[ VIEWGRAPHS ]

K-Means Clustering and Mapping
of all Mars Rovers' APXS Data, 1997-2016

OpenPlanetary
Virtual Lunches, YouTube
12 May 2020, 2 p.m. ET

Christine M. Rodrigue
Professor of Geography
California State University, Long Beach

Background

[ SLIDE 1 ]

First, a bit of background. Much of my research has dealt with hazards. Some of these projects include wildfire in Mediterranean scrub, the Northridge earthquake, and a group of projects I call “disaster by management” -- 9/11, Katrina, the Columbia crash.

Another emphasis is biogeography, especially wildfire ecology in Southern California and documentation and conservation of California sage scrub.

My teaching load includes courses in hazards and risk management; biogeography and California ecosystems; and multivariate statistics.

So, how did that background get me to Mars? In the late nineties, I worked on a project on how the then-new Internet was being used by 2 activists to create a large social movement to stop the Cassini-Huygens mission. NASA got wind of this and invited me to present my findings to 5 of its centers in 2001. They were interested in how better to communicate risk for the Mars Sample Return Mission being planned for a 2008 launch. The telecon organizers asked me if I would follow that controversy. I agreed and decided I needed to learn about Mars as context.

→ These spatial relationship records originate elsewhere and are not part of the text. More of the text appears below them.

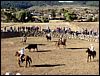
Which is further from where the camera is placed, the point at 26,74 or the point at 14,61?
the point at 14,61

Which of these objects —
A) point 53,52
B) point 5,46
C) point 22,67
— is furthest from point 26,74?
point 5,46

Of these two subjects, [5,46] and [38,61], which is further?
[5,46]

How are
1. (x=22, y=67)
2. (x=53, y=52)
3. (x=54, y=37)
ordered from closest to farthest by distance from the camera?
(x=22, y=67)
(x=53, y=52)
(x=54, y=37)

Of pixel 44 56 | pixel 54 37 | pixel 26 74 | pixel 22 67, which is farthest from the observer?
pixel 54 37

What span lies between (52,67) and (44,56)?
3470mm

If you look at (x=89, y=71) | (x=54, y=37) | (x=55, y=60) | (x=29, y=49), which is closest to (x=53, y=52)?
(x=29, y=49)

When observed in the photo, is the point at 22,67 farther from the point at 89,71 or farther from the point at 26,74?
the point at 89,71

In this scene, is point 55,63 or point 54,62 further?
point 54,62

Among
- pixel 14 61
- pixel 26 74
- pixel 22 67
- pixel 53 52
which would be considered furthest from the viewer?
pixel 53 52

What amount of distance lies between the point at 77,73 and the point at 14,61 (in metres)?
4.10

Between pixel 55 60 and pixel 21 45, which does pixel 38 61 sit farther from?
pixel 21 45

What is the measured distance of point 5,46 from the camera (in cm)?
2427

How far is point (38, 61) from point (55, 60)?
969 mm

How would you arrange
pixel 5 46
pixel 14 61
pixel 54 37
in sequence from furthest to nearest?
pixel 54 37 → pixel 5 46 → pixel 14 61
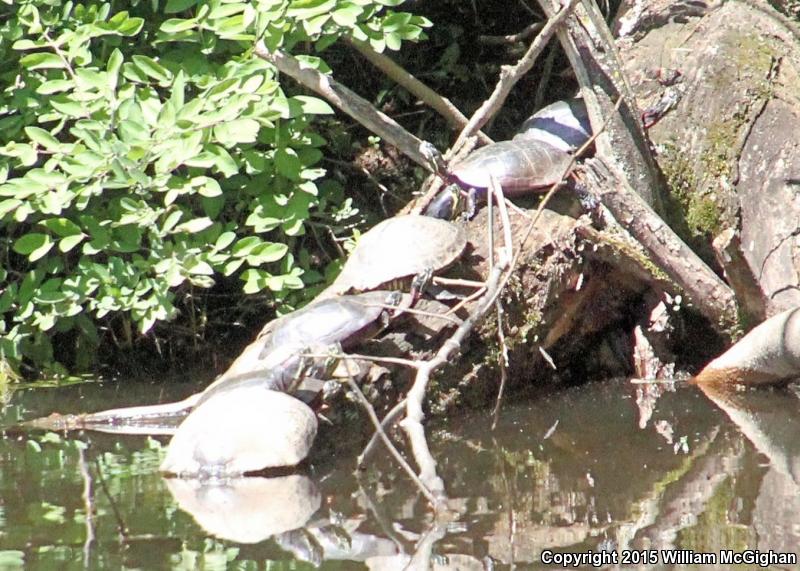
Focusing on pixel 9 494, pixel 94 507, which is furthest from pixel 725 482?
pixel 9 494

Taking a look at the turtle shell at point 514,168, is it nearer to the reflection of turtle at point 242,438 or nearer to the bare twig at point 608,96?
the bare twig at point 608,96

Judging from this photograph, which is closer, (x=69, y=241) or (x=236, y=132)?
(x=236, y=132)

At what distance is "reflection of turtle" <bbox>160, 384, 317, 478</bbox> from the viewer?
386cm

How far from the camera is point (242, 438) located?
3.89m

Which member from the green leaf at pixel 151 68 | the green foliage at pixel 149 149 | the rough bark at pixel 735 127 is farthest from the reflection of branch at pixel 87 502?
the rough bark at pixel 735 127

Meanwhile, MSR kept being delayed and was then canceled. So, by 2005, I was left with no project and a lot of hard-earned background on Mars. Rather than forget it all, I created the first Geography of Mars class in 2007 – at least our students would get something out of all that. A lot of my Mars work since then has been driven by course development.

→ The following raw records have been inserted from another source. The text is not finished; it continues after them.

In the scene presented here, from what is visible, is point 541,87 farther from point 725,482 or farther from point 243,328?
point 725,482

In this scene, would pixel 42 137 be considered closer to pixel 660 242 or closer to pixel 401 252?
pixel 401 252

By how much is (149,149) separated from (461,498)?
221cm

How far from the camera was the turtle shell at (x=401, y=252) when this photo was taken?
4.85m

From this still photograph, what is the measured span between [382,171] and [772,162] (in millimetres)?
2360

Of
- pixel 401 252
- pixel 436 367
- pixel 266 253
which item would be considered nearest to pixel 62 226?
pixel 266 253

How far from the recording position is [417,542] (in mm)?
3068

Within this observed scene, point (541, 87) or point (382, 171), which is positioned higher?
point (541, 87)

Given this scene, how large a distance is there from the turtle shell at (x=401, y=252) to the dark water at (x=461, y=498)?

So what about APXS? I thought I'd “just” put together all the APXS data from all 4 rovers and have students do a K-means clustering and Google Earth mapping lab with them. I got the APXS data from the PDS Geosciences Node as a series of CSV files that had been uploaded there periodically by the different teams involved, with very different layouts and formats. This took a lot of pre-processing to integrate. Pinning APXS “zaps” to lat./lon. was challenging, with different datums and cartographic conventions, and who knows which datum Google Earth uses.

[ SLIDE 2 ]

My goal was to have students do a simple classification that they could then map in Google Earth Pro: ~4 or 5 categories. I picked K-means clustering as it is non-hierarchical and flexible. It optimizes the allocation of data to a specified number of classes. It first “seeds” the data space with proposed centroids, usually randomly. Then, it measures distance between each record and all of the seeds, assigning it to the nearest seed. Once all records are assigned, the centroid for each group is calculated. and then used to seed the next iteration, producing changes in some records' cluster assignments. The process is truncated once the assignments become stable.

[ SLIDE 3 ]

Once records are classified, they can be mapped fairly easily in Google Earth Pro. Google Earth needs only a name for the record and its latitude and longitude and the records can be put into folders corresponding to the classes. It can import CSV files, which can then be saved as a native KMZ file that can be opened by anyone with Google Earth or Google Earth Pro. All records in a folder can then be assigned a common icon.

But for me to understand the variability in the data set to help the students interpret their results, I performed K-means classifications in PAST for K=10, K=20, sometimes first reduced in PCA, and settled on K=15 with standardized data, which is what I'll talk about today.

Data and Methods

[ SLIDE 4 ]

There were eight steps to the workflow. I downloaded PDS Geosciences Node CSV files on all 901 APXS readings from July 1997 to November 2016. These were in several formats, so I had to get them integrated into one common database, which I did in OpenOffice Calc.

I then geocoded each record ... this was a real nightmare. Fred Calef at JPL graciously fielded my barrage of questions and shared waypoints files with me. Once they were geocoded, I standardized the oxides and elements abundance data for each record against means and standard deviations for all 901 records in Calc. These t-scores were moved into PAST and K-means clustering was done for the K=15 request. I then calculated descriptive statistics for each standardized oxide and element in Calc for each of the 15 clusters to characterize the patterns of enhancements and depletions for each cluster.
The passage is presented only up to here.